Cuando colgué el teléfono me di cuenta que no
te lo había contado todo.
Ya te dije que me preocupa cómo tengo que
proceder con él, ¿entiendes?.
Quiero acompañarle. Cuando estamos juntos,
hablamos. Antes era yo el que no paraba de hablar, así él no tenía que
esforzarse en encontrar la siguiente palabra, me miraba callado, casi siempre
con una sonrisa en los labios. Cuando era él el que hablaba, se sentía mal
viendo que no era capaz de terminar una frase, de no poder contarme el último
matiz de la historia que tuviera en la cabeza. Ya no, ahora le dejo hablar, ya
no se para a buscar, las palabras brotan fluidamente de sus labios, aunque no
de su mente. A ratos se da cuenta que lo que está diciendo carece de sentido y
calla. Me gustaría contarle que no importa, pero no estoy seguro de si me
entendería y decido no arriesgarme. Sus pensamientos van y vienen a un ritmo
extraño… ¡Ay! qué difícil es esto.
Si, ya lo sé, pero no puedo evitar sentirme
culpable. Hay momentos -esos momentos anodinos- en los que me acuerdo
especialmente, y quiero ir, dejar lo que esté haciendo y estar con él, porque
nos queda poco tiempo juntos, eso lo sabemos tu y yo. Él también lo sabe.

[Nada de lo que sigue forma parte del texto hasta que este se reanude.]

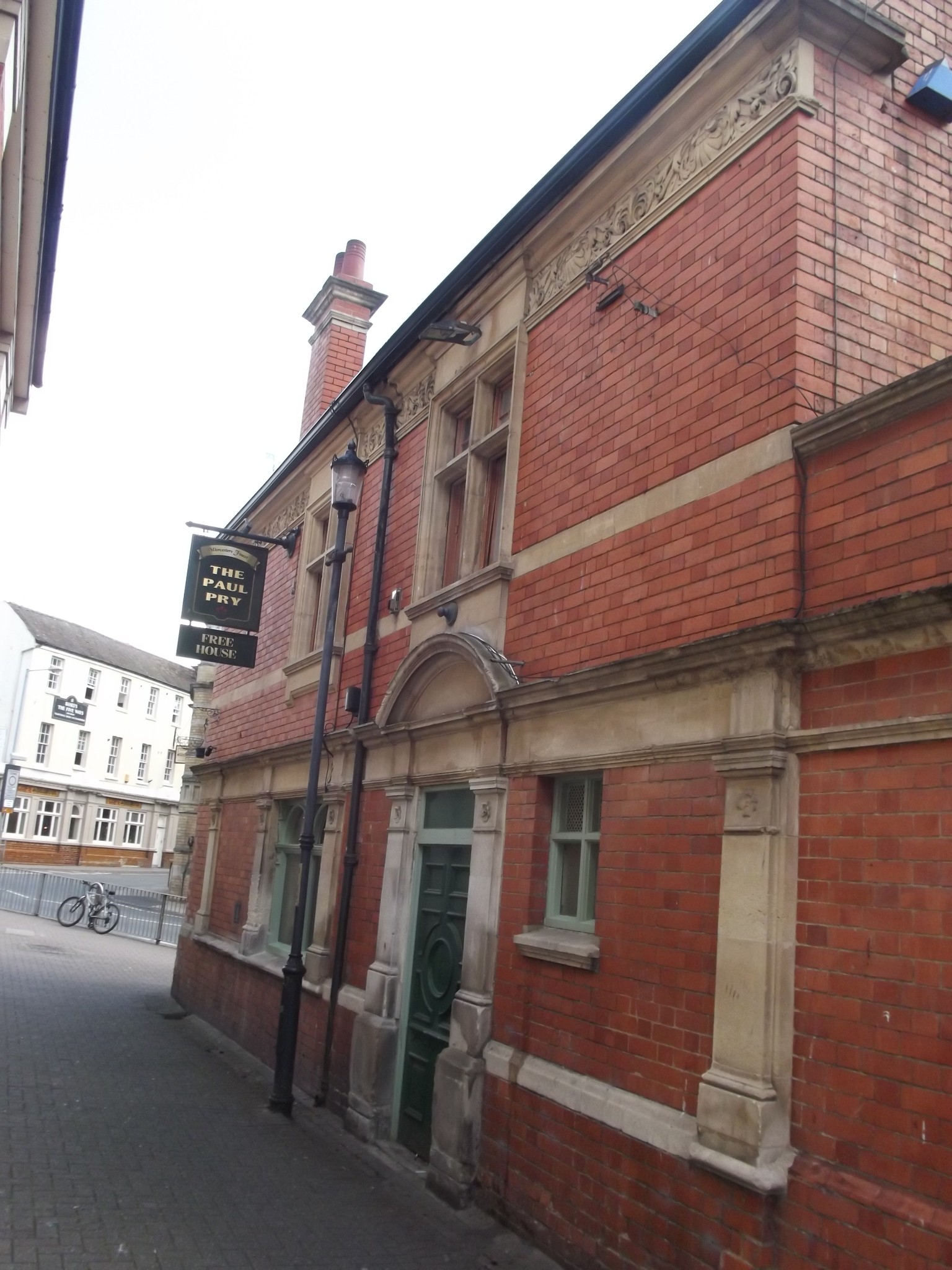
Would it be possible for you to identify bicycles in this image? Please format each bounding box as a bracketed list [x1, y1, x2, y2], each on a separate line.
[56, 879, 121, 934]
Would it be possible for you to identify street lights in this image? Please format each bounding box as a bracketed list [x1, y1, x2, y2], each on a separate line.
[264, 443, 372, 1115]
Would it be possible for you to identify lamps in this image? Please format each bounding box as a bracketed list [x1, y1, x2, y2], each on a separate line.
[419, 320, 482, 346]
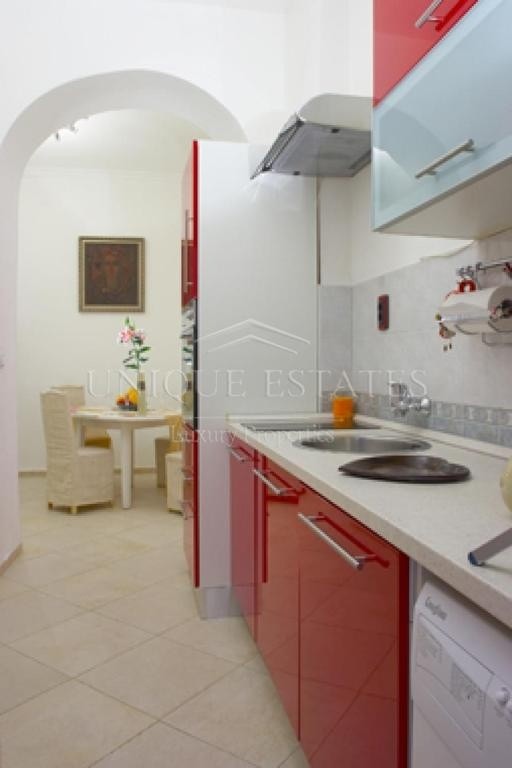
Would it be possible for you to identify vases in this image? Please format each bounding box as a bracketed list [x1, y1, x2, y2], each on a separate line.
[136, 372, 147, 416]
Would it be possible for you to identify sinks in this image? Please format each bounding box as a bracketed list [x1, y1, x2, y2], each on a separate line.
[295, 432, 432, 455]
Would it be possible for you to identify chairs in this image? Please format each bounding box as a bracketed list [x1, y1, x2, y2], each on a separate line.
[39, 385, 112, 514]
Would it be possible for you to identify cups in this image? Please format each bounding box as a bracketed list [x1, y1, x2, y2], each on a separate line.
[330, 395, 354, 428]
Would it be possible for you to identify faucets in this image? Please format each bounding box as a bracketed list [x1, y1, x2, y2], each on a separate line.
[390, 380, 433, 419]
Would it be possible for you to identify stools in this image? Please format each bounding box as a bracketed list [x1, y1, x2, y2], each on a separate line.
[153, 435, 183, 514]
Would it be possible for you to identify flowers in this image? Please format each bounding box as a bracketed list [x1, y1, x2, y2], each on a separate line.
[115, 317, 152, 374]
[117, 387, 138, 411]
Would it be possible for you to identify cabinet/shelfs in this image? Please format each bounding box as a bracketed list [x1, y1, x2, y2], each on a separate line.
[227, 431, 256, 641]
[298, 479, 410, 768]
[179, 137, 319, 592]
[371, 0, 511, 240]
[256, 454, 297, 742]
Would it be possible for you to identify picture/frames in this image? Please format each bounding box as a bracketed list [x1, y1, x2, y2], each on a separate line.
[76, 234, 146, 313]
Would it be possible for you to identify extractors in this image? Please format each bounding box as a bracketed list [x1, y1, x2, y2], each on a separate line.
[251, 92, 371, 180]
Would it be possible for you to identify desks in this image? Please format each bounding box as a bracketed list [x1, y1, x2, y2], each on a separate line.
[72, 406, 178, 510]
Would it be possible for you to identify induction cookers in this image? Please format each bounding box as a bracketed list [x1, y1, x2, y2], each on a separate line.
[243, 418, 379, 430]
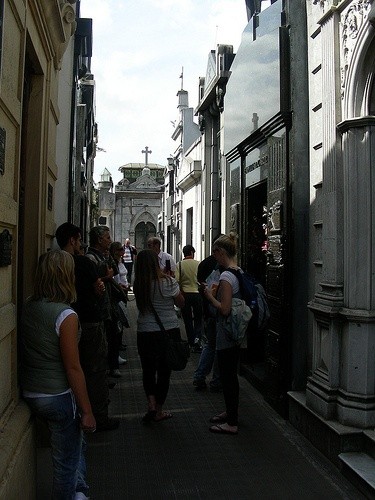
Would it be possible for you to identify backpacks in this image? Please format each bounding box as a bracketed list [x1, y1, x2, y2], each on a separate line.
[214, 268, 272, 343]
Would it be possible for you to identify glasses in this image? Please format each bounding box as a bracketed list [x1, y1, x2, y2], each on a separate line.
[209, 413, 227, 421]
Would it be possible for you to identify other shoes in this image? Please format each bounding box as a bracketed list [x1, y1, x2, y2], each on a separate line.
[141, 411, 157, 423]
[209, 381, 222, 393]
[193, 337, 204, 353]
[194, 381, 208, 391]
[118, 356, 127, 364]
[73, 491, 90, 500]
[103, 418, 121, 431]
[155, 412, 173, 421]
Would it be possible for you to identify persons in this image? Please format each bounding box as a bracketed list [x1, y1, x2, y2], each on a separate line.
[84, 226, 122, 379]
[146, 237, 176, 279]
[110, 241, 130, 307]
[133, 249, 185, 422]
[192, 234, 222, 394]
[203, 232, 248, 435]
[175, 245, 202, 353]
[18, 249, 96, 500]
[121, 238, 137, 291]
[54, 222, 120, 433]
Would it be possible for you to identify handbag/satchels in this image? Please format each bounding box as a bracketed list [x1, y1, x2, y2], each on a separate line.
[157, 331, 190, 371]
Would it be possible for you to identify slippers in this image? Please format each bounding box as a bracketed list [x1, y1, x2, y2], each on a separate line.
[209, 424, 240, 434]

Voy llorándole poco a poco y así espero que
cuando se vaya duela menos. Cada vez soy más consciente que ya se ha ido una
parte de él, es una vela que se está apagando. A fuerza de entristecerme, ya no
intento recordar cómo fue. Tendré que conformarme con esa chispa de luz en la
mirada, con ese requiebro de entendimiento fugaz, con el laberinto imposible de
su demencia senil descifrado por un instante.
Gracias por ayudarme con mi padre, amigo.